_STATED EXERCISE_
Reproduce word for word the lines starting at the one containing "In this visible" and ending at the one containing "61.4 inches", including both of those lines.

=== RECORDS SUPPLIED ===

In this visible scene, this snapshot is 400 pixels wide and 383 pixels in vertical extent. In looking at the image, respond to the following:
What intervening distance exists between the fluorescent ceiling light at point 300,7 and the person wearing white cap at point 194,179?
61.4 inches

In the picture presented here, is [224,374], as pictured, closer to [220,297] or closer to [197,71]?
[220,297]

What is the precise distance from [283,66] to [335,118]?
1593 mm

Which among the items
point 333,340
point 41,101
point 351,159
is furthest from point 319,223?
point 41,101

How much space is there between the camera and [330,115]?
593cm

===
=== RECORDS SUPPLIED ===

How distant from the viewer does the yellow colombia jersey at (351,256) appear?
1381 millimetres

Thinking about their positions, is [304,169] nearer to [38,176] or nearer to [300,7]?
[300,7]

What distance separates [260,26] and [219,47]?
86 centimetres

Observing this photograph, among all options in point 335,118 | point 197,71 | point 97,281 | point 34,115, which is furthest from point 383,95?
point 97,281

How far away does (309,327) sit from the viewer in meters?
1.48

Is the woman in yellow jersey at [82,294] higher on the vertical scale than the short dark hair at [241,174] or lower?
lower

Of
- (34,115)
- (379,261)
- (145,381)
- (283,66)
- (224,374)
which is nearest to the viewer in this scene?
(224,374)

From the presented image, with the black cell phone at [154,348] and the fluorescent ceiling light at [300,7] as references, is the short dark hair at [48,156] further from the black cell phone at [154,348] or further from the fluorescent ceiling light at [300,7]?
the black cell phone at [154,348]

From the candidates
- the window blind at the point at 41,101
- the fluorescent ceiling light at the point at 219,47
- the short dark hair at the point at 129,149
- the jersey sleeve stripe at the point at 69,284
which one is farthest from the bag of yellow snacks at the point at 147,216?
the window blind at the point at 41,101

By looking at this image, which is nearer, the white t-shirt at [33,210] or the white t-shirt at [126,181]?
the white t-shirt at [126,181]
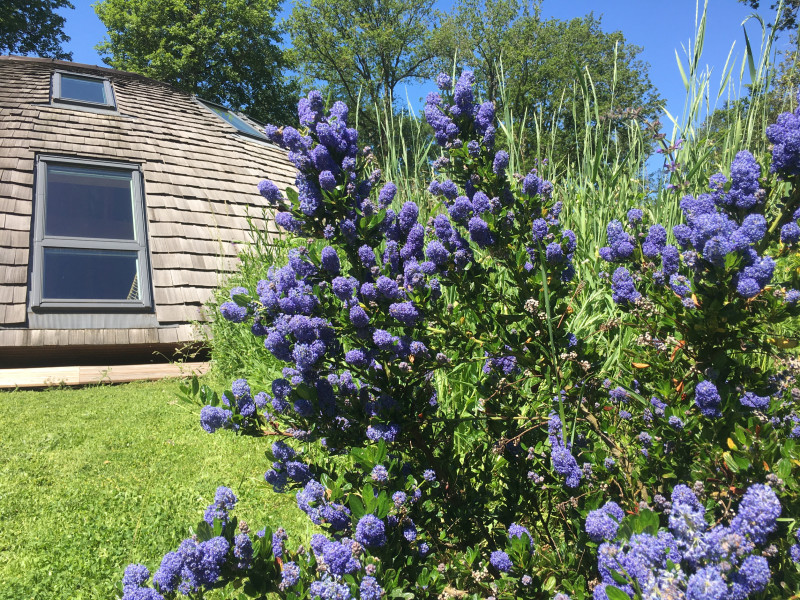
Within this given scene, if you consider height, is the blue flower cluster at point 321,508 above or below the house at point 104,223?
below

===
=== RECORDS SUPPLIED ===

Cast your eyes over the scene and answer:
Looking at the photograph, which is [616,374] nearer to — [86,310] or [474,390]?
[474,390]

===

_EXPECTED ANSWER_
In this visible scene, this snapshot is 400 pixels wide and 383 pixels in vertical extent. In looking at the image, respond to the following:
What intervening distance exists between the fluorescent ceiling light at point 300,7 and the person wearing white cap at point 194,179?
61.4 inches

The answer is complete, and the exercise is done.